The problem for me was my value set; or how I prioritized virtues in my life. You see, I come from a working-class heritage. I was born into families filled with incredibly hard-working laborers – farmers, craftsmen, etc. – men and women alike. Out of necessity, the virtue of hard work, of pushing one’s self mentally and physically, became the standard of maturity and responsibility. Laziness doesn’t just prevent you from getting ahead in life, it could result in serious suffering for you and your family. As a result, driving yourself to the edge, to the brink of exhaustion every day is something to be applauded and celebrated. It matters most. And I must confess, when I consider my immediate and extended family members, I am in awe of how hard so many of them work, and the hardships they’ve worked through. It inspires. I come from hearty stock. I feel it in my bones and there is strength that resonates inside of me. It is a beautiful inheritance and, for that, I am incredibly grateful.

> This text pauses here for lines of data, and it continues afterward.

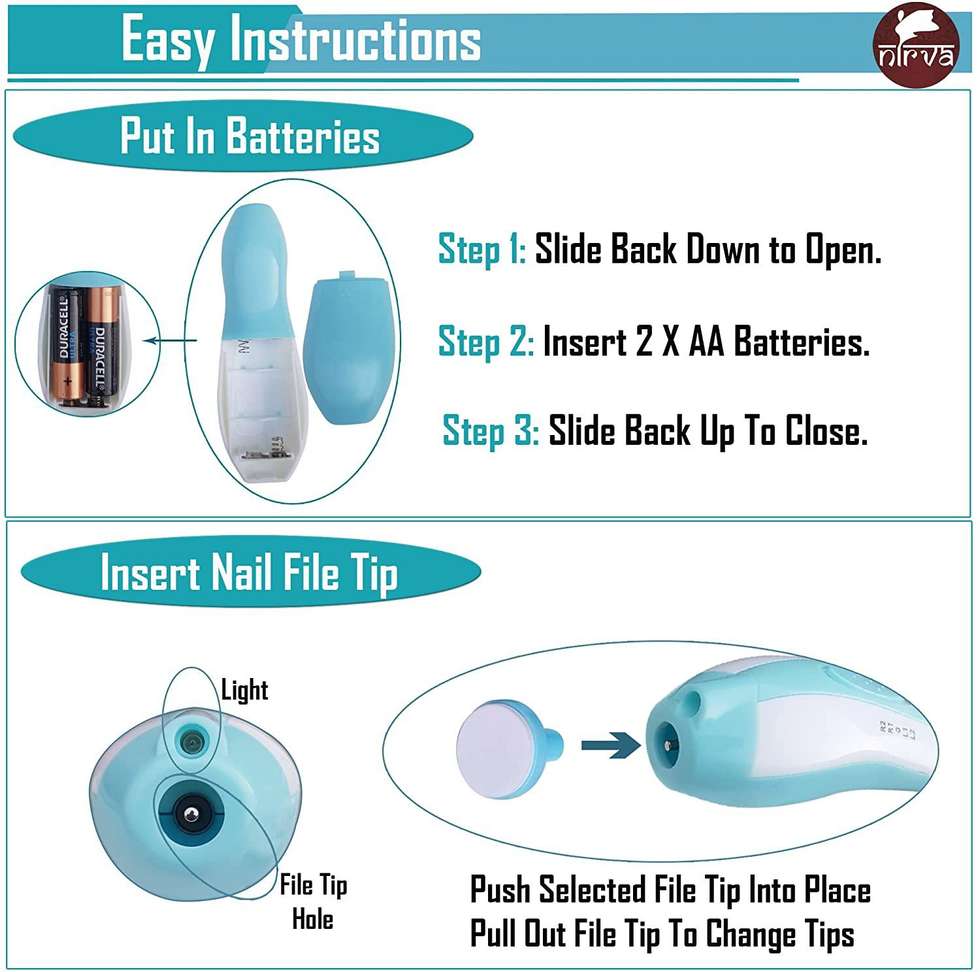 Easy Instructions

nirva

Put In Batteries

DURACELL

DURACELL

Step 1: Slide Back Down to Open.

Step 2: Insert 2 X AA Batteries.

Step 3: Slide Back Up To Close.

Insert Nail File Tip

Light

File Tip Hole

Push Selected File Tip Into Place
Pull Out File Tip To Change Tips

However, this unrelenting drive to spend myself entirely by the end of each day to prove my virtue and value created its own set of problems. I felt guilty resting, especially if there was work to be done. I constantly assured myself I could do more, accomplish more, carry more, because I still had more in me, I still had something left to give. I rehearsed mantras like, “I am capable; I am strong; I’ve got this” over and over throughout my days, when what I really wanted to do was crawl in bed and take turns crying and sleeping for two weeks at a time. If you saw the finished “to-do” lists from the last fifteen years, you would see the level of lunacy I talked myself into. All the while I assured myself it was the right thing to do. I was a good mom, a good wife, a good friend, a good student, a good pastor … a “good” fill in the blank. Which all made me, I thought, a successful Christian woman.

But God.

When Jesus took me to His words in Matthew, I understood He wasn’t just offering me rest and refreshing (something I desperately needed) He was inviting me into a new way of living. I am still learning how to navigate this new way. And like so many timely, profound promises from God, this one has and continues to be tested. Life is full of stress, hardship, grief and pain more now than it was when He first drew me to this Truth. These “burdens” don’t magically become “pleasant and easy to bear” because I want them to. But living an unburdened life doesn’t mean a life without trouble[1]. Rather, it means living with a heart that is light even when life is heavy, because I am nestled in the care of a God who knows me, sees me, and loves me just as I am. No performance necessary. I have nothing to prove, because His virtue and righteousness covers me. Which also means that His grace and rest are always accessible. There is always a solution. There is always hope. And in that Truth, I find refreshment and rest for my soul.

The Unburdened Soul is a declaration of who I am becoming; of an inner reality growing inside of me. It’s based on a promise Jesus makes to me and anyone who is willing to join their life with His and learn His ways. I am no longer striving to be a “good” anything, let alone Christian. Instead, I’m learning to relax and flow with the rhythms of life in the safety of a relationship with a God who is “gentle, humble,” and “easy to please.”                           


[1] John 16:33

7 Comments

  1. I have so enjoyed reading the unburdened soul! Thank you for sharing your journey. I am a recovering “good” fill in the blank also. You are a masterful writer. It is like eating delicious food.

  2. This ministered to the depths of my heart. In a time of such heaviness, God is using His children to speak peace, rest and hope. What an encouragement this was.